Low Countries | Ca. 1700
Oval relief with Putti in a Circle Dance with a Dog
Ivory I Carved in high relief
H. 10.7 cm. W. 13.8 cm.
PROVENANCE
Anonymous sale | 25 June 1981 | Lot 136
European private collection
CITES CERTIFICATE
With CITES certificate issued by the Management Authority in The Hague | Dated 23-01-2025 | Nr. 25NL331825/20
REFERENCE LITERATURE
Scholten, F. (2020). ‘Die Welt des Jan van Delen: Erwägungen zur flämischen Elfenbeinschnitzerei des 17. Jahrhunderts’. In: Ruhmann, C. and P. Koch-Lütke Westhues, P. Museum als Resonanzraum: Kunst – Wissenschaft – Inszenierung: Festschrift für Christoph Stiegemann. Petersberg, pp. 342-353, pp. 348-349, figs. 8A and 8b
Scholten, F. (2025). ‘Circle of Gabriel Grupello and possibly Frans Langhemans, Putti in a Circle Dance with a Dog, c. 1700’. In: Scholten, F. and Mark B. van der, European Sculpture in the Rijksmuseum, online coll. cat. 20078331
CATALOGUE NOTE
A small oval plaquette with a very finely sculptured scene showing four putti and a dog in a playful composition. This panel was part of a pair of plaquettes, the other of which showed four putti dancing and playing music. An all but identical plaquette and its pendant were sold by Galerie Kugel, Paris, in 1981, and are now part of the collection of the Rijksmuseum in Amsterdam (BK-2011-46-1 and BK-2011-46-2), where they are attributed to either the Flemish mastee Gabriel Grupello (1644-1730) or possibly Frans Langhemans (1661-1710).

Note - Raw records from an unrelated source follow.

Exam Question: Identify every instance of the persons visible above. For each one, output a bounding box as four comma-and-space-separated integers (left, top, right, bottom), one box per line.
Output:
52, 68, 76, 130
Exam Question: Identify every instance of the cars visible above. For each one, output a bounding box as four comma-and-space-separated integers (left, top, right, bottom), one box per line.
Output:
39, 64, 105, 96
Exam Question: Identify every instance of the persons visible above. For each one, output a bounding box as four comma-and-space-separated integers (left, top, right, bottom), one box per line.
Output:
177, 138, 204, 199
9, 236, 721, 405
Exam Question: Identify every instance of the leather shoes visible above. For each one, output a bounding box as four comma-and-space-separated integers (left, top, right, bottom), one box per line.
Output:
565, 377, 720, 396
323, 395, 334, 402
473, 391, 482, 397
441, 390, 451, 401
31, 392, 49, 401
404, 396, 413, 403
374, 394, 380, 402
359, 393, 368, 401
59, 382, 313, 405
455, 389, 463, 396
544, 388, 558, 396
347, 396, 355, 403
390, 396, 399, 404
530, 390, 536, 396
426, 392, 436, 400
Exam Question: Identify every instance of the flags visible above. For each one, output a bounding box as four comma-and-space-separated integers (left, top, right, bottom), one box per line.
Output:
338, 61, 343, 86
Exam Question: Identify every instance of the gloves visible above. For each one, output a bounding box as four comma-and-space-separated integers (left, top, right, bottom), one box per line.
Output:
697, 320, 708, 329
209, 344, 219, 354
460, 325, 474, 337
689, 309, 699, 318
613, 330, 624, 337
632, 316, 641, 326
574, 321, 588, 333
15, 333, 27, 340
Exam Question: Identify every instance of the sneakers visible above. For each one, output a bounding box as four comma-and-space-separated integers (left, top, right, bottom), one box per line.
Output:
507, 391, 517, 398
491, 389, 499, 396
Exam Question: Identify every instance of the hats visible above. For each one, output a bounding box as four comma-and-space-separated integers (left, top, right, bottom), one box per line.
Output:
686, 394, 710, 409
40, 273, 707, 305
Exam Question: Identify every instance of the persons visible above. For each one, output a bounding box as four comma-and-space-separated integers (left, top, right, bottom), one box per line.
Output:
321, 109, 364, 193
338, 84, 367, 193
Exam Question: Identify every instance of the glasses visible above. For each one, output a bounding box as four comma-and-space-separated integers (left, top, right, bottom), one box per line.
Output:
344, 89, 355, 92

Gabriel Grupello was a Flemish sculptor who primarily worked in Antwerp, Brussels and Düsseldorf and learned the sculptor’s art as an apprentice to Artus Quellinus. In the late seventeenth century, he set up shop in Düsseldorf. Grupello was made court sculptor by King Charles II of Spain, and also counted Emperor Charles VI of the Holy Roman Empire, Elector Palatine Johann Wilhelm II of Düsseldorf, King Louis XIV of France and Stadtholder William III of Orange Nassau (King William III of England) among his clients. From 1704 onwards, he resided at the Viennese court of Charles II and Charles VI, sculpting busts, statues and reliefs. Frans Langhemans was a Flemish sculptor who primarily undertook grand sculptural commissions for churches and public areas.